WHAT IS NEEDED
The records below must be copied in full; omit the images.

SUPPLIED DATA
** Start **

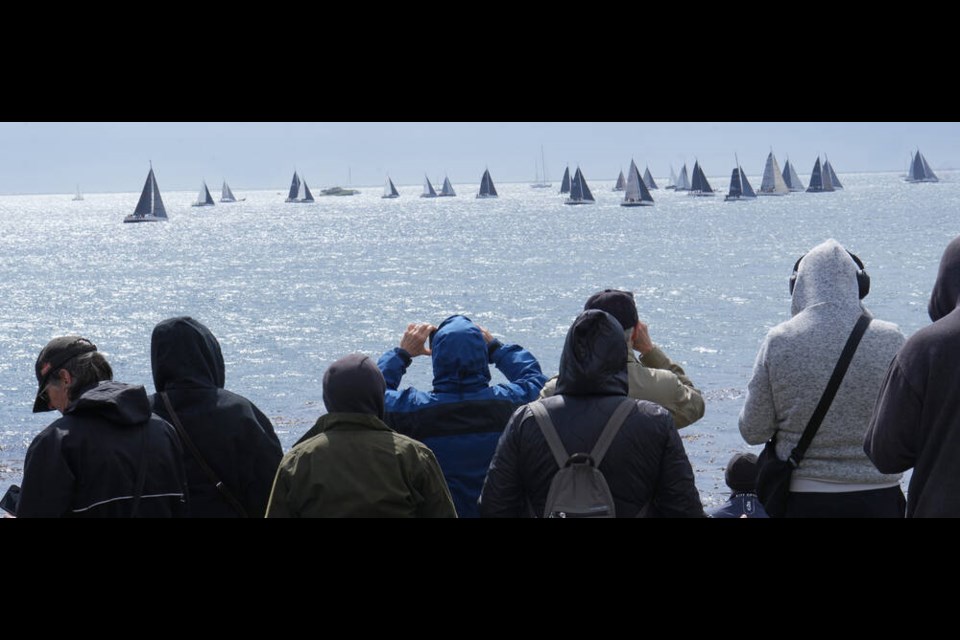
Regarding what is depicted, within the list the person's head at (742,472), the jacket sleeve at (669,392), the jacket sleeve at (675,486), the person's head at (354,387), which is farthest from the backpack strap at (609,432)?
the person's head at (742,472)

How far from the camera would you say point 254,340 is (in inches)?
1266

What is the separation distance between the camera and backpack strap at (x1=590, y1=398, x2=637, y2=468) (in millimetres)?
3188

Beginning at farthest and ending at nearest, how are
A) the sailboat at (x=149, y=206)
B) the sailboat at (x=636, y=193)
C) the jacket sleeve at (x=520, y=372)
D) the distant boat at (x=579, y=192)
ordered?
the distant boat at (x=579, y=192)
the sailboat at (x=636, y=193)
the sailboat at (x=149, y=206)
the jacket sleeve at (x=520, y=372)

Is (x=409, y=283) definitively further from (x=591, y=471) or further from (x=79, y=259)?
(x=591, y=471)

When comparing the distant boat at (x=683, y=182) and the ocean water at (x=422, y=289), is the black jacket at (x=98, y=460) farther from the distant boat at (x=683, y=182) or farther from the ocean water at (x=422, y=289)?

** End **

REPLY
Regarding what is depicted, within the list the person's head at (742,472), the jacket sleeve at (669,392), the jacket sleeve at (675,486), the person's head at (354,387), which is farthest from the backpack strap at (609,432)?
the person's head at (742,472)

How far from the camera would you say point 254,340 is (in inches)?
1266

What is the separation distance between the camera and backpack strap at (x1=590, y1=398, x2=637, y2=468) (in millimetres)?
3188

Beginning at farthest and ending at nearest, how are
A) the sailboat at (x=149, y=206)
B) the sailboat at (x=636, y=193)
C) the jacket sleeve at (x=520, y=372)
D) the distant boat at (x=579, y=192)
ordered?
the distant boat at (x=579, y=192)
the sailboat at (x=636, y=193)
the sailboat at (x=149, y=206)
the jacket sleeve at (x=520, y=372)

Is (x=409, y=283) definitively further from (x=591, y=471) or further from (x=79, y=259)?
(x=591, y=471)

When comparing the distant boat at (x=683, y=182) and the ocean water at (x=422, y=289), is the black jacket at (x=98, y=460) farther from the distant boat at (x=683, y=182) or farther from the ocean water at (x=422, y=289)?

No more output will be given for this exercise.